**Data items:**
________________________________________
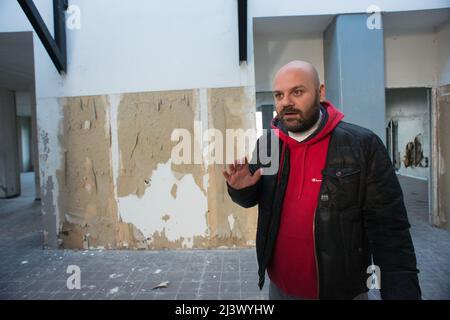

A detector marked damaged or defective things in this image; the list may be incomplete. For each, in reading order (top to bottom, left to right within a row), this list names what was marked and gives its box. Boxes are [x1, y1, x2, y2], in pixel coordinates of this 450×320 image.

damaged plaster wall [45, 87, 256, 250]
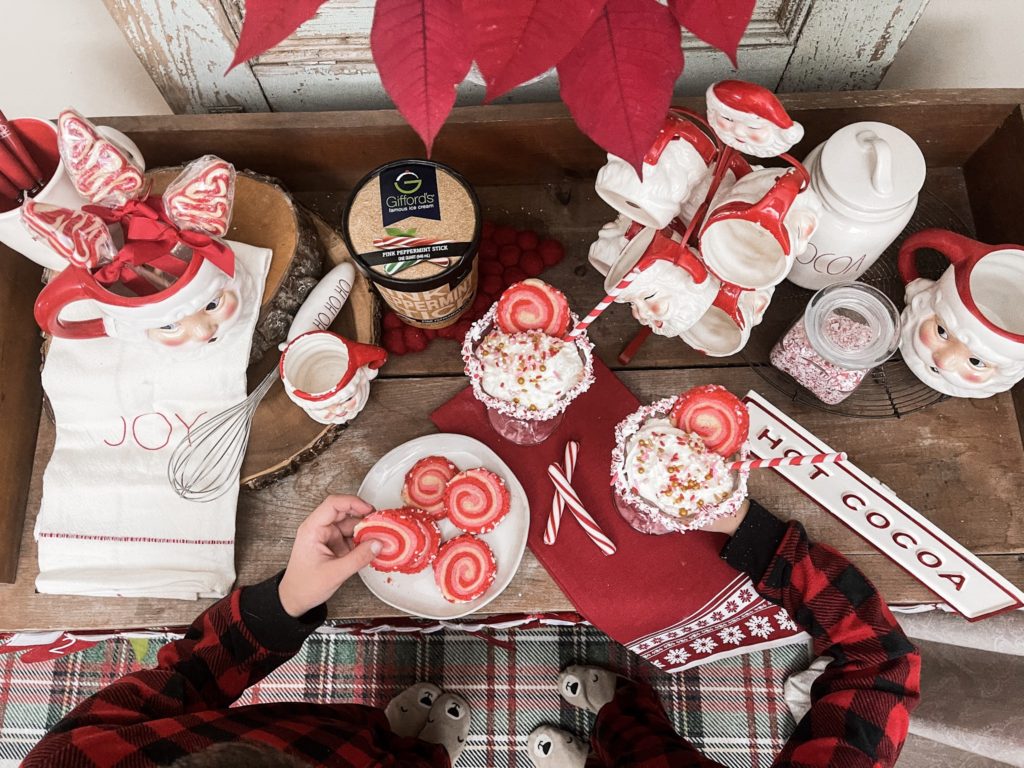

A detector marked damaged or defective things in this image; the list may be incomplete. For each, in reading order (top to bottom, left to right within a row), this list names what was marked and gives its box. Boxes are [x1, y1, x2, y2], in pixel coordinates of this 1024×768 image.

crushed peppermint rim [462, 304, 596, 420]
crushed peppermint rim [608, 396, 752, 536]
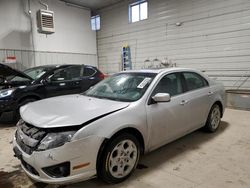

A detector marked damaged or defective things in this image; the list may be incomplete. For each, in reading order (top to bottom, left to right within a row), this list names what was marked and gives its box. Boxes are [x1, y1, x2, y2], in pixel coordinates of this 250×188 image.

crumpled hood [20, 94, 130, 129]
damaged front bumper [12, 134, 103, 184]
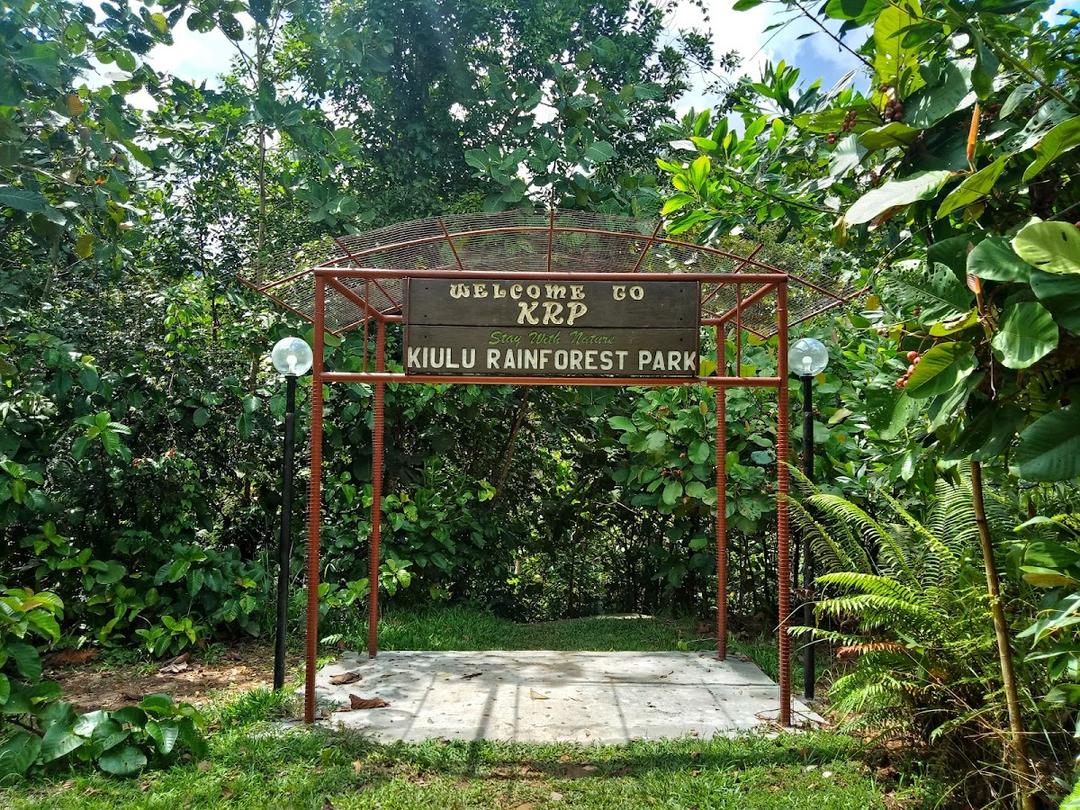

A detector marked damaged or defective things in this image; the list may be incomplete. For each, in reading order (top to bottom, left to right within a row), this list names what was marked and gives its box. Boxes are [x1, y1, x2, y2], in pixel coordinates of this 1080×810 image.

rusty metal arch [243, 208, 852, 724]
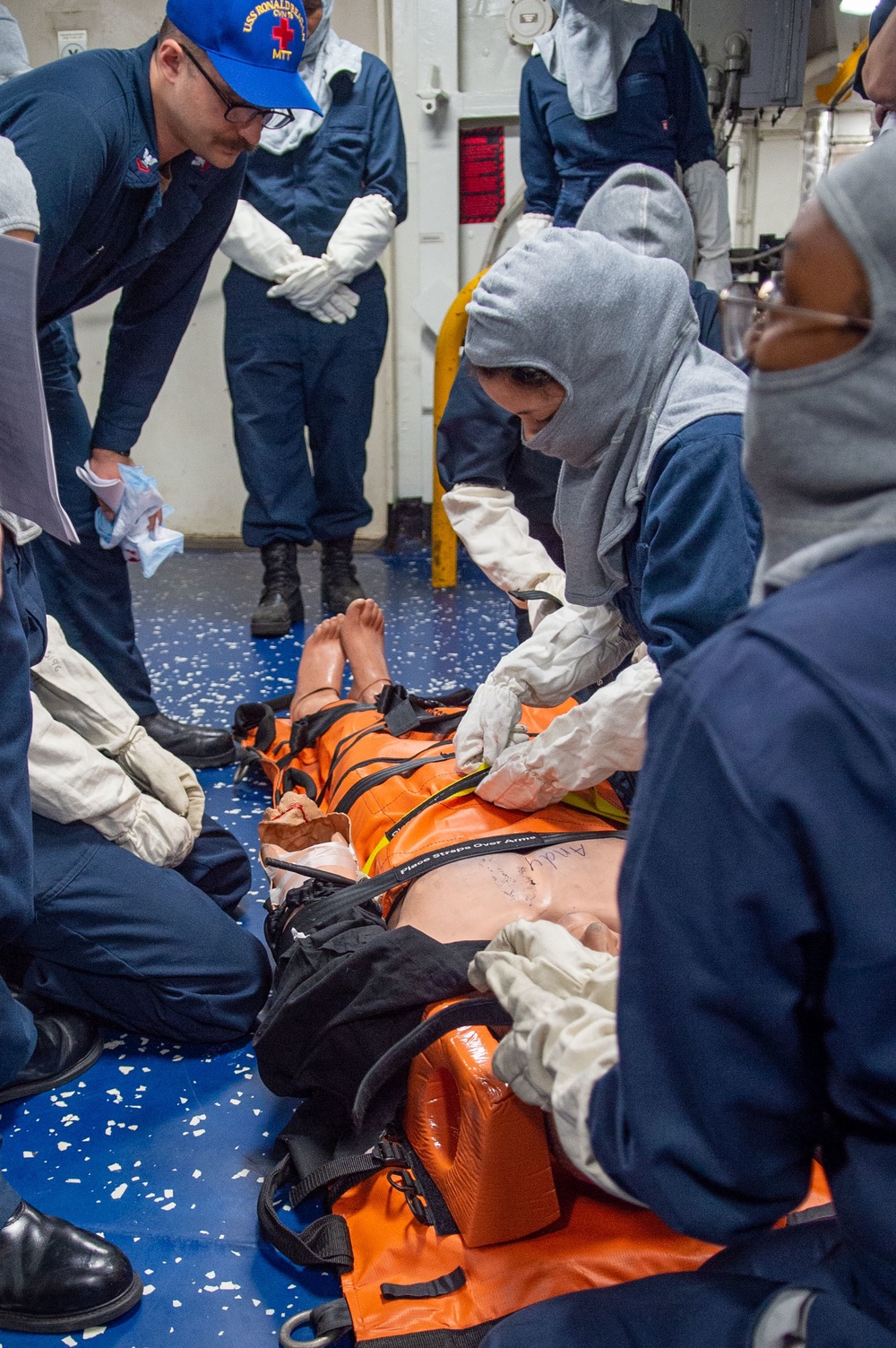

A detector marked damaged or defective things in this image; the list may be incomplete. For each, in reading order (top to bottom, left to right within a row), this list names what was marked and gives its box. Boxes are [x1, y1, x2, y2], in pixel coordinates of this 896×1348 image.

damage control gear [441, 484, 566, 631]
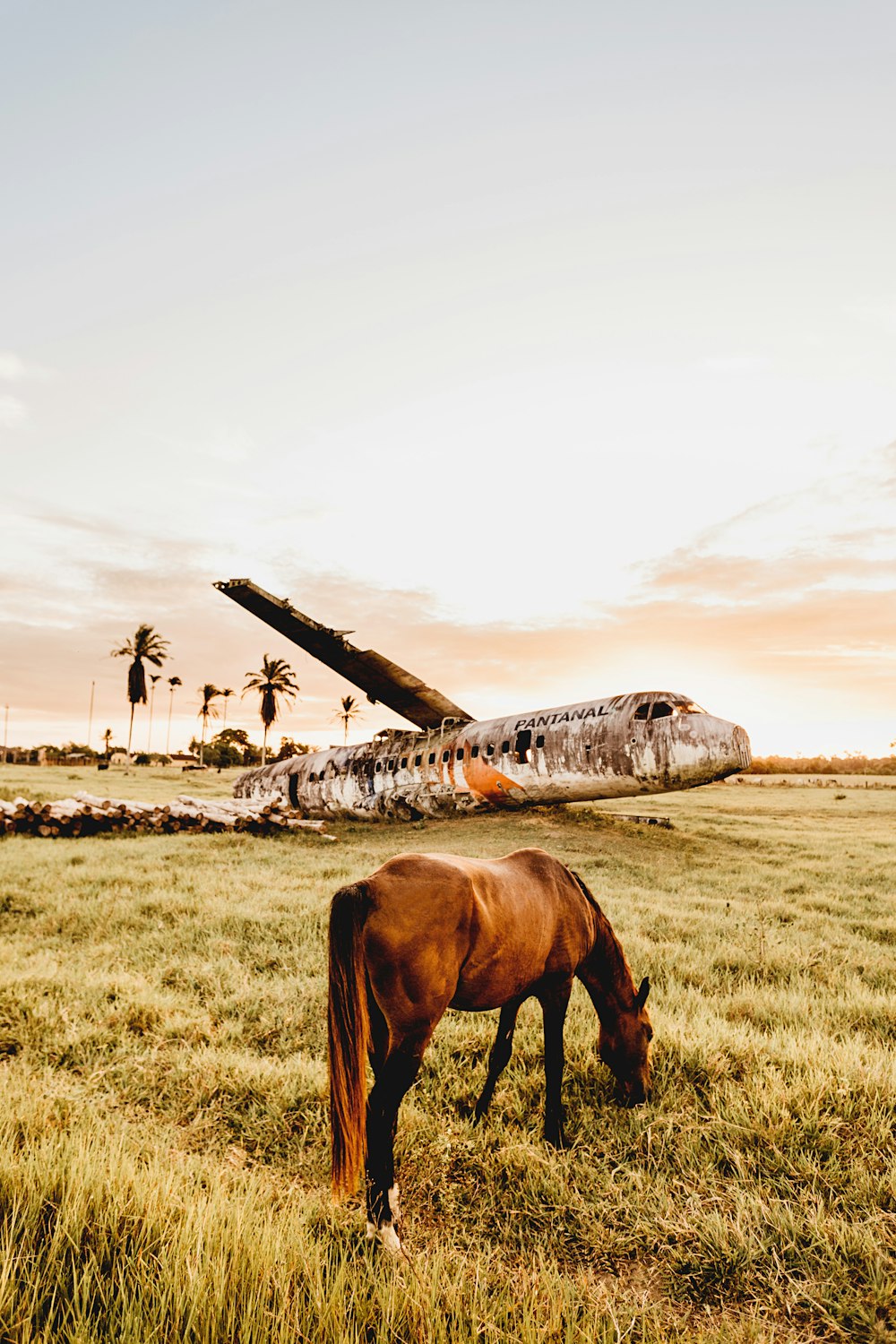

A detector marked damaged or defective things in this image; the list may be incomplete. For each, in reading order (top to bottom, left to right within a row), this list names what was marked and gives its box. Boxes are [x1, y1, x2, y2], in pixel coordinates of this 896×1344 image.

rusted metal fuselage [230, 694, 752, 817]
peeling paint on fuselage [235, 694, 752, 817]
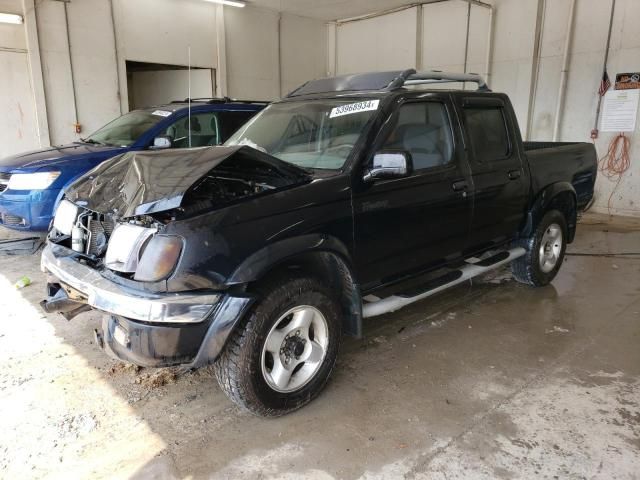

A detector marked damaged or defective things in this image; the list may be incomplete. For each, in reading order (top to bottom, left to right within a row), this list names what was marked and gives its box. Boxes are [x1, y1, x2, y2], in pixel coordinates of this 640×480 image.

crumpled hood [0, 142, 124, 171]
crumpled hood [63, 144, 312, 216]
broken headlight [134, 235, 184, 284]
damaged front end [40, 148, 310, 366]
________________________________________
**WHAT THE TASK ASKS:**
Repeat the records above exactly. Pictures do not belong in the copy.

**RESULT FOR THIS TASK:**
A detector marked damaged or defective things in this image; the list may be incomplete. For each, in reading order (top to bottom, left to right within a row), this list names what was marked and gives its box. Boxes are [x1, y1, x2, y2], in pixel coordinates of this 450×320 image.

damaged plaster wall [45, 87, 256, 250]

A detector marked damaged or defective things in this image; the list may be incomplete. For each, in reading order (top to bottom, left to right within a row), this list names what was marked and gives its box. Boxes are [x1, y1, x2, y2], in pixel coordinates of this 1024×768 image.

crushed peppermint rim [462, 304, 596, 420]
crushed peppermint rim [608, 396, 752, 536]

A detector marked damaged or defective things in this image; the list may be incomplete. For each, in reading order (top to bottom, left to right within a row), this list names what was marked and gives its box. Boxes are [x1, y1, x2, y2], in pixel coordinates of this 250×188 image.

crumpled hood [20, 94, 130, 129]
damaged front bumper [12, 134, 103, 184]

A detector marked damaged or defective things in this image; the list may be incomplete. For each, in reading order (top to bottom, left to right within a row), this list names what was marked and gives its box. Boxes are [x1, y1, x2, y2], in pixel coordinates of this 1080×810 image.

rusty metal arch [243, 208, 852, 724]

A detector marked damaged or defective things in this image; the list may be incomplete. For each, in reading order (top to bottom, left to right within a row), this list names what was marked and gives its box. Boxes are [x1, y1, x2, y2], in pixel coordinates of this 896×1348 image.

damage control gear [441, 484, 566, 631]

A detector marked damaged or defective things in this image; the list may be incomplete. For each, in reading order (top to bottom, left to right within a row), this list names what was marked and gives its box. Boxes are [x1, y1, x2, y2], in pixel coordinates of this 896×1344 image.

rusted metal fuselage [230, 694, 752, 817]
peeling paint on fuselage [235, 694, 752, 817]

A detector marked damaged or defective things in this image; the list may be incomplete. For each, in reading order (top to bottom, left to right within a row), this list names what was marked and gives its box. Boxes are [x1, y1, x2, y2], in pixel coordinates of this 640×480 image.

crumpled hood [0, 142, 124, 171]
crumpled hood [63, 144, 312, 216]
broken headlight [134, 235, 184, 284]
damaged front end [40, 148, 310, 366]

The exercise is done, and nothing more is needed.